The inhibiting cultural factors may be as simple as the absence of an orientation to the future, a belief in fate or the rule of malevolent spirits that must be appeased, or a belief that work itself is an undesirable activity. Common institutional factors inhibiting efforts to create wealth are arbitrary laws and an unstable political environment No person, no matter how well educated or well financed, is likely to establish a business and employ people if he or she believes that the state may at any time change the ground rules and confiscate the businesses property or imprison its owners.

This is the situation in much of the Third World, where communist dictators and one-party socialist oligarchies are out to force "new societies" on reluctant populations. In such unpredictable and ideologically bound environments, sustained commerce is not possible. What happens is that the size, reach, and grasp of the state increase. Bloated government bureaucracies swelled by incoming foreign aid, not business, are where the opportunities for money and advancement lie. Naturally, it is to government that the educated talent is attracted.

Why do poor nations continue to pursue policies that only deepen their poverty and their dependence on handouts from the rich? One reason, argues Clark Pinnock, is man's "pursuit of Utopia," a romantic ideal that needs no proof of its actually working. The Utopian ideal of an engineered, egalitarian society is invariably collectivism therefore its execution is socialist or communist. Unfortunately, because human beings don't live according to plan, coercion and often terror are required to start and maintain the ideal. When the dream dies—as it eventually must—all that is left is unrelenting force.

Pinnock's challenge is for us to face the incontrovertible facts: socialism is everywhere a failure because it "shackles the dynamic creativity of people which is the source of wealth creation, and replaces it with a vast bureaucracy which is notoriously inefficient" (p.77).
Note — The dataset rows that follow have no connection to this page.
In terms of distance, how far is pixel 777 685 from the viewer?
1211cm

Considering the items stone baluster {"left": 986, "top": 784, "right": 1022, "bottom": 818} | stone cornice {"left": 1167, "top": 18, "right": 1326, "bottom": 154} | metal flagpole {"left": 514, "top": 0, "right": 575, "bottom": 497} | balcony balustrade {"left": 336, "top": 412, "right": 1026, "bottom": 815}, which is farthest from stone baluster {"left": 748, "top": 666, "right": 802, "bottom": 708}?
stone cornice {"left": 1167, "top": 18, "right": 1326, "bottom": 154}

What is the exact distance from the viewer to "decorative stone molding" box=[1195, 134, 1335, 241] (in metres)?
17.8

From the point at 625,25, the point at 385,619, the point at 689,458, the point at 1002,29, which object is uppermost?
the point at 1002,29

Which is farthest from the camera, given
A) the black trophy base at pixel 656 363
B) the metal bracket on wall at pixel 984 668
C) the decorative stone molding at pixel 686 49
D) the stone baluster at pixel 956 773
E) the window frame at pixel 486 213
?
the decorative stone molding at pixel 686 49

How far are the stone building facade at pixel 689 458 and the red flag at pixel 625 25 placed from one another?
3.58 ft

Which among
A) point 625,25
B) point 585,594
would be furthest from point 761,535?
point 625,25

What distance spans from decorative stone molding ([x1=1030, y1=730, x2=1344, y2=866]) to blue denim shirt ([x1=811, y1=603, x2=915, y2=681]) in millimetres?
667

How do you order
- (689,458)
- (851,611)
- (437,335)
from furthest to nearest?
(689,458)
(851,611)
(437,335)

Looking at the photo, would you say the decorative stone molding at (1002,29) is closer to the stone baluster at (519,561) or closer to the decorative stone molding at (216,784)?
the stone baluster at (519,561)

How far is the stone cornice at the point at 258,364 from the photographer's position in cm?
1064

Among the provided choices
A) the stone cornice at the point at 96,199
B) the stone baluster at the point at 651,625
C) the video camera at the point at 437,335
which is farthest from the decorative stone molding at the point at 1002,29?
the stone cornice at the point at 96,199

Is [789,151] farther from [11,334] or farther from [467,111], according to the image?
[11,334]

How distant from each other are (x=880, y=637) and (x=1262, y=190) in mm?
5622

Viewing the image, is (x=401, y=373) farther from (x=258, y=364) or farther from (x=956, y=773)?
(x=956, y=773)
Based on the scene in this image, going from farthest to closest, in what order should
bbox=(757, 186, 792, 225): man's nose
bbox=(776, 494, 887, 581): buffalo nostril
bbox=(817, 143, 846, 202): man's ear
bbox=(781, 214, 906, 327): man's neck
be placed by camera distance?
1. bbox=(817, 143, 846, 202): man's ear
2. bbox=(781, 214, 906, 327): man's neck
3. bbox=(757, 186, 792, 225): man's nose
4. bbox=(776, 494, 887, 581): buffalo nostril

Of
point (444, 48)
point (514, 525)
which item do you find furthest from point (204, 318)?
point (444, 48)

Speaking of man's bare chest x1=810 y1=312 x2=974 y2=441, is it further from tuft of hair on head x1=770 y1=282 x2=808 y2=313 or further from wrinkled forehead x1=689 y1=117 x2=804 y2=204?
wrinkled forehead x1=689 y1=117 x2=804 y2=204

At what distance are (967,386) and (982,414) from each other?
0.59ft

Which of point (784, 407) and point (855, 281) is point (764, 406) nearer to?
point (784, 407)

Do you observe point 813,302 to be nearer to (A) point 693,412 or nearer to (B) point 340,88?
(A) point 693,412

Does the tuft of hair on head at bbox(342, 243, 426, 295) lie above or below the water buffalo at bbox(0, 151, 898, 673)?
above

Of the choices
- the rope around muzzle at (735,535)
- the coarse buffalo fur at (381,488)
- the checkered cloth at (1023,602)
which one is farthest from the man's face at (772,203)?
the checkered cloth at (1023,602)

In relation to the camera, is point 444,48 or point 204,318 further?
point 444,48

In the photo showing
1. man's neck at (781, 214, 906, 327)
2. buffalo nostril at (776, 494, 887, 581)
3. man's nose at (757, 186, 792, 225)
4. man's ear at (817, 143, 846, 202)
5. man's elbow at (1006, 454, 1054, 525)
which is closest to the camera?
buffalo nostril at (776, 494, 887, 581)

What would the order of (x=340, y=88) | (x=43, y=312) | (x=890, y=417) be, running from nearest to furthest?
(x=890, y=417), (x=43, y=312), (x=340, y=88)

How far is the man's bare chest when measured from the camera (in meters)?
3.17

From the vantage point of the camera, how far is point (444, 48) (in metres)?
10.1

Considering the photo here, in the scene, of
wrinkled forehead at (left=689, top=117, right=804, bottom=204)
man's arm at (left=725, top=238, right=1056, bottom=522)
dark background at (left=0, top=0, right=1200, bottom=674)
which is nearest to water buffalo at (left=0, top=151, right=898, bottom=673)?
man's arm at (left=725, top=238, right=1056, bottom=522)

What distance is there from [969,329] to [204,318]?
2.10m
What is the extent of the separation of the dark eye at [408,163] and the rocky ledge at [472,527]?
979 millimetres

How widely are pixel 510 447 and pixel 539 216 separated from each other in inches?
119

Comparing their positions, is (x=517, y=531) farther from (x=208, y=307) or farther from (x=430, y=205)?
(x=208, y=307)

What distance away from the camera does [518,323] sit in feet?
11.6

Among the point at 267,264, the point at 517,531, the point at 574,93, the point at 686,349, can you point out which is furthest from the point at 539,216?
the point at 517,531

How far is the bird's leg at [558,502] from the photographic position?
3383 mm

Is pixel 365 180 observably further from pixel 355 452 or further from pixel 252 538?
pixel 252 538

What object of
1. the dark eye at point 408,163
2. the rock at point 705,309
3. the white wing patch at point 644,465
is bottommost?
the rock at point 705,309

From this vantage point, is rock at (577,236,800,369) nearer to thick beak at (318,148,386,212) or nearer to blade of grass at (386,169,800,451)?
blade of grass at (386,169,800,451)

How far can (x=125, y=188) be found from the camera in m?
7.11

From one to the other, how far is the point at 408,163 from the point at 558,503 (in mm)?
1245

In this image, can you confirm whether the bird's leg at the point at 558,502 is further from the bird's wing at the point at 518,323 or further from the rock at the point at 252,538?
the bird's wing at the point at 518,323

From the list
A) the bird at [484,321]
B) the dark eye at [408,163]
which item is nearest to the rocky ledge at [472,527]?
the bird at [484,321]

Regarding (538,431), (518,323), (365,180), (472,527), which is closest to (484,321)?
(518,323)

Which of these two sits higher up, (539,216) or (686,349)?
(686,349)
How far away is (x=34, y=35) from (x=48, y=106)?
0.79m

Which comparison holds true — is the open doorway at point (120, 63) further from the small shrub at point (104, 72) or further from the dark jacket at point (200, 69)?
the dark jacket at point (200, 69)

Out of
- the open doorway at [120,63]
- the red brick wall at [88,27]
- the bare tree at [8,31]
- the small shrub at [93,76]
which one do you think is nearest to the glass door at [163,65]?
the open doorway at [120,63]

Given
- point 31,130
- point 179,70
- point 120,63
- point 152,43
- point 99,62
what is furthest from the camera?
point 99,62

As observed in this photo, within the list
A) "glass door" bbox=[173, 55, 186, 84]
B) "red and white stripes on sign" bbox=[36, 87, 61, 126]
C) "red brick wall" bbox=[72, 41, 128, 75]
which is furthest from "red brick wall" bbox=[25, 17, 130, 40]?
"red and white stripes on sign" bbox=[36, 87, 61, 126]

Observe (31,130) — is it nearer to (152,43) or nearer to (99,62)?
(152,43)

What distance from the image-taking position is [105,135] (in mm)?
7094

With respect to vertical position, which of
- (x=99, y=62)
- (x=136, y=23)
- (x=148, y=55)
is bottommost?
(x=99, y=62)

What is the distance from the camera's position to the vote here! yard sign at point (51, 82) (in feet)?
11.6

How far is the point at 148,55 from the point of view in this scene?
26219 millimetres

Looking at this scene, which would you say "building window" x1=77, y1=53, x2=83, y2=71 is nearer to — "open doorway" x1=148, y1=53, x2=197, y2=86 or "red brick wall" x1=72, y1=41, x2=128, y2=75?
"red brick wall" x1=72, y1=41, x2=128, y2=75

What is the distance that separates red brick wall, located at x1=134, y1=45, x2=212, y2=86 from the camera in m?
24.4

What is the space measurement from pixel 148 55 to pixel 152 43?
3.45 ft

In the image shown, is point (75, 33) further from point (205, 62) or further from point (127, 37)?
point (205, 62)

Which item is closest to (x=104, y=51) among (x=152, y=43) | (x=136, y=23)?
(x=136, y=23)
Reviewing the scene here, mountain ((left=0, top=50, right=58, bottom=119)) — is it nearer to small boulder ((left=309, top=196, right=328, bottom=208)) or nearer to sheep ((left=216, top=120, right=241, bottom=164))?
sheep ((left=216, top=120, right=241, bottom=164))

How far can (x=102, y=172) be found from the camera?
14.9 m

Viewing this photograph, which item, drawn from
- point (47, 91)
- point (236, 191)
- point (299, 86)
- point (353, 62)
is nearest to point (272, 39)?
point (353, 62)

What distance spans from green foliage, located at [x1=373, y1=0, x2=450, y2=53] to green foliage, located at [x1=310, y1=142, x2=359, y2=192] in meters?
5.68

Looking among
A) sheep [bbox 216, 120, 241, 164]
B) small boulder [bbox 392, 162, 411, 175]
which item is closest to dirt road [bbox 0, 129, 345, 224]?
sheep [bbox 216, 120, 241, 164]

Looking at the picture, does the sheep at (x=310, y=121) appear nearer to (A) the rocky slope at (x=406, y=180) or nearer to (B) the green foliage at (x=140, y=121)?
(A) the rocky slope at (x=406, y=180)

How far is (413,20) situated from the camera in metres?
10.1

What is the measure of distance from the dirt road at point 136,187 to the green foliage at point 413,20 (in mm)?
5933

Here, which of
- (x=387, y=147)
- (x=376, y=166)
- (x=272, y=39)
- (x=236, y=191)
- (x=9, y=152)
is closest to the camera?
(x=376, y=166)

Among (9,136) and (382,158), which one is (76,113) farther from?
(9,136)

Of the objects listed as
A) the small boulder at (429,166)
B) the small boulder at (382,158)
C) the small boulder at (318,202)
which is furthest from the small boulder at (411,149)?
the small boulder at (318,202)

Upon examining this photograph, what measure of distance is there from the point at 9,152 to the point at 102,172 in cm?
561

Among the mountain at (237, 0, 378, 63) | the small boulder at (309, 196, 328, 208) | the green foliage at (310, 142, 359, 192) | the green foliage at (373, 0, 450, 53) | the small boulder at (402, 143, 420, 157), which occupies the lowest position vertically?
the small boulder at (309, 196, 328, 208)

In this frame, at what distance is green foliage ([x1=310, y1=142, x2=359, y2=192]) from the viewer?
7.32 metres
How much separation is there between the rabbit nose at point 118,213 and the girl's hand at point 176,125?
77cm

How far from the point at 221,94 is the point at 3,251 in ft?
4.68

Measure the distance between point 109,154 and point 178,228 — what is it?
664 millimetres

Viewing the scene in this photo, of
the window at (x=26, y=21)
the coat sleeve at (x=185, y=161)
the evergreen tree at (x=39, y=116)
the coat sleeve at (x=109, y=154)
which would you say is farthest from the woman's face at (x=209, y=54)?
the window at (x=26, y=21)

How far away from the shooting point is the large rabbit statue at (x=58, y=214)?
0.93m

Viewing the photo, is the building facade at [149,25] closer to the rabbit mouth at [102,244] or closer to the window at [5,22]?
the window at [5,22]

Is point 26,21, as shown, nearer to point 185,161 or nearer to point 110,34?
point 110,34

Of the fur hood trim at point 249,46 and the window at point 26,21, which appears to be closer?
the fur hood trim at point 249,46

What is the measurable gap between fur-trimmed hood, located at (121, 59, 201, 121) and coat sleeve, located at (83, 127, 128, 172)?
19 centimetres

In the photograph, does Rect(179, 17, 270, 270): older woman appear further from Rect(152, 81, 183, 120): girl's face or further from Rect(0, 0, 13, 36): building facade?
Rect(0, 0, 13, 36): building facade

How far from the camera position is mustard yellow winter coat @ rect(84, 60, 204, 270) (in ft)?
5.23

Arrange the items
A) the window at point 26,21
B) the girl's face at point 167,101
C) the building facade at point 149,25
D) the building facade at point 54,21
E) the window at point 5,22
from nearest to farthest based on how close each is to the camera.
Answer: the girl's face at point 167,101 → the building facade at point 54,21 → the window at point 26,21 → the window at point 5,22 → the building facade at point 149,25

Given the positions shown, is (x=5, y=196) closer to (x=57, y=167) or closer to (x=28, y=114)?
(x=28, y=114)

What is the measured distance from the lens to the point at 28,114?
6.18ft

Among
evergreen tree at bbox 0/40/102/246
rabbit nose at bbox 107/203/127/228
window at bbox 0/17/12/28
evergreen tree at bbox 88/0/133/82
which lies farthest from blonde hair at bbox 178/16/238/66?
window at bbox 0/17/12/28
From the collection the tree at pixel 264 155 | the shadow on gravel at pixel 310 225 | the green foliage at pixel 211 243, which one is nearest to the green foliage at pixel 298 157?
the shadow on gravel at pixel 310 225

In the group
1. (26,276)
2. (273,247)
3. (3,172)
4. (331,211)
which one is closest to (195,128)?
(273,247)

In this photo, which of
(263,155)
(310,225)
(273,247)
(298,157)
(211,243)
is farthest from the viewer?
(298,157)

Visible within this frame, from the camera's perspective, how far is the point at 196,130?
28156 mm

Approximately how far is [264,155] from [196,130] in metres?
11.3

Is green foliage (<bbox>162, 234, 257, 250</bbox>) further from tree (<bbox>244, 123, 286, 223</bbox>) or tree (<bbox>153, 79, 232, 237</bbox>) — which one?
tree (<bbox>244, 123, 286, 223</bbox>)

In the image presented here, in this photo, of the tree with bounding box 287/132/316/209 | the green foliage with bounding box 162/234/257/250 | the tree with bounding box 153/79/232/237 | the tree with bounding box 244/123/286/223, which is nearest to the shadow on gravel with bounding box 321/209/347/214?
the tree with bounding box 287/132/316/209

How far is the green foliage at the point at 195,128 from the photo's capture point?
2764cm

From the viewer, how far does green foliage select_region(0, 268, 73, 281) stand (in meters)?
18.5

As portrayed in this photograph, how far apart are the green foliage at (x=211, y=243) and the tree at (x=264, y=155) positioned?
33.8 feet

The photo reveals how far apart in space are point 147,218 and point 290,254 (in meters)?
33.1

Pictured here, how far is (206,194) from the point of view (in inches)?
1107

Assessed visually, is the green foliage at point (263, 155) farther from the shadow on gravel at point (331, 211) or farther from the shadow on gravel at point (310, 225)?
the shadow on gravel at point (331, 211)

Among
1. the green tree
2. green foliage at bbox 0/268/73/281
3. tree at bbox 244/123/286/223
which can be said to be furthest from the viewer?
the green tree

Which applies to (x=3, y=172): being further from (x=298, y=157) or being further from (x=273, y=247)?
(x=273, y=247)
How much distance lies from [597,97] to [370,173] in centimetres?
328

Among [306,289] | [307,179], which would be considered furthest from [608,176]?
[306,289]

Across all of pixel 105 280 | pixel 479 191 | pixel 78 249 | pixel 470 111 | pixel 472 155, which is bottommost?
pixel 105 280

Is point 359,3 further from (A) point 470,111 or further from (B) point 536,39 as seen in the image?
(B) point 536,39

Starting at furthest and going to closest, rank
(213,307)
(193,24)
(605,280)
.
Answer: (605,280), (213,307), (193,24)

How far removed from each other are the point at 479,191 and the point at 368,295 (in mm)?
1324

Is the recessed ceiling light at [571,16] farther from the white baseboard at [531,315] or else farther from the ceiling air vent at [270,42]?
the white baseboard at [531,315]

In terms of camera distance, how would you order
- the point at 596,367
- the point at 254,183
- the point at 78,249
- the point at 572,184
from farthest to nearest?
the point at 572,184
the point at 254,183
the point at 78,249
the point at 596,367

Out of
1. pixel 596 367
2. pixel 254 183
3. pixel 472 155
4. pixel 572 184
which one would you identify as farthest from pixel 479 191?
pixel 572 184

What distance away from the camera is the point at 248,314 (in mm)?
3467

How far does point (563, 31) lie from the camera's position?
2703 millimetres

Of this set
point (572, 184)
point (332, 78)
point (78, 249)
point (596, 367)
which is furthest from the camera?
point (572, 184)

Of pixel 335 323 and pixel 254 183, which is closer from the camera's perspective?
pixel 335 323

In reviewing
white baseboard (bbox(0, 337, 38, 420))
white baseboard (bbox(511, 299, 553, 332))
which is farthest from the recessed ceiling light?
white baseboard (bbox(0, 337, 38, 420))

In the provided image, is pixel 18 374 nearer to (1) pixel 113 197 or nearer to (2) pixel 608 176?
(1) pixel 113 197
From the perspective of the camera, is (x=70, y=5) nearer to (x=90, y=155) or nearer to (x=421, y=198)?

Put simply, socialism goes against creational norms.

Mankind's true hope, says Marvin Olasky, is in the gospel of Jesus Christ, which frees us from guilt—a motivation guaranteed to poison and distort any analysis of poverty and wealth. The Biblical world-view is the corrective to the modern materialist mentality, which sees man's problems as rooted not in himself but in factors beyond his control (social status, economic arrangements, etc.) and to which he is forever the victim. In contrast to this enslaving notion, Christianity offers hope through a God who is above nature, not part of it, and who intervenes in history and directs it according to his purposes; through a human being who bears the image of God and is thus capable of giving shape to his environment rather than being shaped willy-nilly by it; and through an attitude to work that embraces work as valuable in itself.

Christians need to remember that economics is a moral science and that its restoration depends on man's obedience to God's commands. Olasky concludes:

Biblically, man is imprisoned not just by poverty but by deeper levels of alienation, imprisonment and enslavement The ultimate alienation is the alienation of man from God—which in turn affects everything else. This is not to deemphasize the economic. People need food...But Christ's goal is a total spiritual reorientation, which will then have out-workings in all areas of life. Emphasizing the material is an easy way out (P. 137)


W. J. Douglas Ball is the secretary of the national board of the Christian Labour Association of Canada.